Complete step by step solution:
We are asked to solve the given equation ${{x}^{2}}-5x=-9$ .
First we observe that it has a maximum power of ‘2’ so it is a quadratic equation.
Now we should know that a quadratic equation has 2 solutions or we say an equation of power ‘n’ will have ‘n’ solutions.
Now as it is a quadratic equation we will change it into standard form $a{{y}^{2}}+by+c=0$ .
We have ${{x}^{2}}-5x=-9$ .
We will add ‘9’ on both sides, we get –
$\Rightarrow {{x}^{2}}-5x+9=-9+9$ .
By simplifying, we get –
${{x}^{2}}-5x+9=0$ ($-9+9=0$ )
Now we have to solve the equation ${{x}^{2}}-5x+9=0$ .
To solve this equation we first take the greatest common factor possible available to the terms.
As we can see that in ${{x}^{2}}-5x+9=0$ .
$1,-5\text{ and }9$ has nothing in common . So, the equation remains the same.
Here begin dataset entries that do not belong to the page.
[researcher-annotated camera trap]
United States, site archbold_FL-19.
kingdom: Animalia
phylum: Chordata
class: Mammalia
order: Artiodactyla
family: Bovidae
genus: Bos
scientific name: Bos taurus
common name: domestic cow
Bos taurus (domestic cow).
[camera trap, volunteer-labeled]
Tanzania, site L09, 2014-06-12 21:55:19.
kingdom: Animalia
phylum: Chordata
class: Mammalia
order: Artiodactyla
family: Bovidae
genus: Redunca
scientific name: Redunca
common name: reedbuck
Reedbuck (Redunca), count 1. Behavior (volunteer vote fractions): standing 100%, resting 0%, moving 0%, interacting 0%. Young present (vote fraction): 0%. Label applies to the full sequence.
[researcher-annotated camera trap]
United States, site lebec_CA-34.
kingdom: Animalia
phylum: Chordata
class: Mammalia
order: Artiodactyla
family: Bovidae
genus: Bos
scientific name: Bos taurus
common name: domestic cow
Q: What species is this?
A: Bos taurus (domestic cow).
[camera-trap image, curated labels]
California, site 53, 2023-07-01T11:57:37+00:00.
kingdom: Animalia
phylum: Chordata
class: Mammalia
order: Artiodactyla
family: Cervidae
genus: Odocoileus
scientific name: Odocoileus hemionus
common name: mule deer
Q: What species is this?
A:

$\Rightarrow {{x}^{2}}-5x+9=0$
Now, we will use a quadratic formula to solve our problem.
For $a{{x}^{2}}+bx+c=0$ .
Solution using quadratic formula is given as –
$x=\dfrac{-b\pm \sqrt{{{b}^{2}}-4ac}}{2a}$
For ${{x}^{2}}-5x+9=0$ , we have $a=1,b=-5\text{ and }c=9$ .
So, using these value, we get –
$\Rightarrow x=\dfrac{-\left( -5 \right)\pm \sqrt{{{\left( -5 \right)}^{2}}-4\times 1\times 9}}{2\times 1}$ .
By simplifying, we get –
$\Rightarrow x=\dfrac{5\pm \sqrt{25-36}}{2}$
As $25-36=-11$
So, we get –
$\Rightarrow x=\dfrac{5\pm \sqrt{-11}}{2}$ .
Now as we know that $\sqrt{-1}=i$ in a complex plane, so $\sqrt{-11}=\sqrt{11}\times i$ .
Hence we get solution as –
$\Rightarrow x=\dfrac{5\pm \sqrt{11}i}{2}$
So, solutions are –
$x=\dfrac{5+\sqrt{11}i}{2}$ and $x=\dfrac{5-\sqrt{11}i}{2}$.

Note: Remember, $\sqrt{-1}$ is not valid in real axis, so $\sqrt{{{b}^{2}}-4ac}<0$ then it has no solution on real axis but on complex plane $\sqrt{-1}=i$ , so we can just find solution for the case when $\sqrt{{{b}^{2}}-4ac}<0$ in the complex plane only. Also remember if $\sqrt{{{b}^{2}}-4ac}>0$ then the both root are real and distinct and if the $\sqrt{{{b}^{2}}-4ac}=0$ then the root are real but same.
Then ${{b}^{2}}-4ac$ is known as discriminate and it helps us in knowing the nature of the root.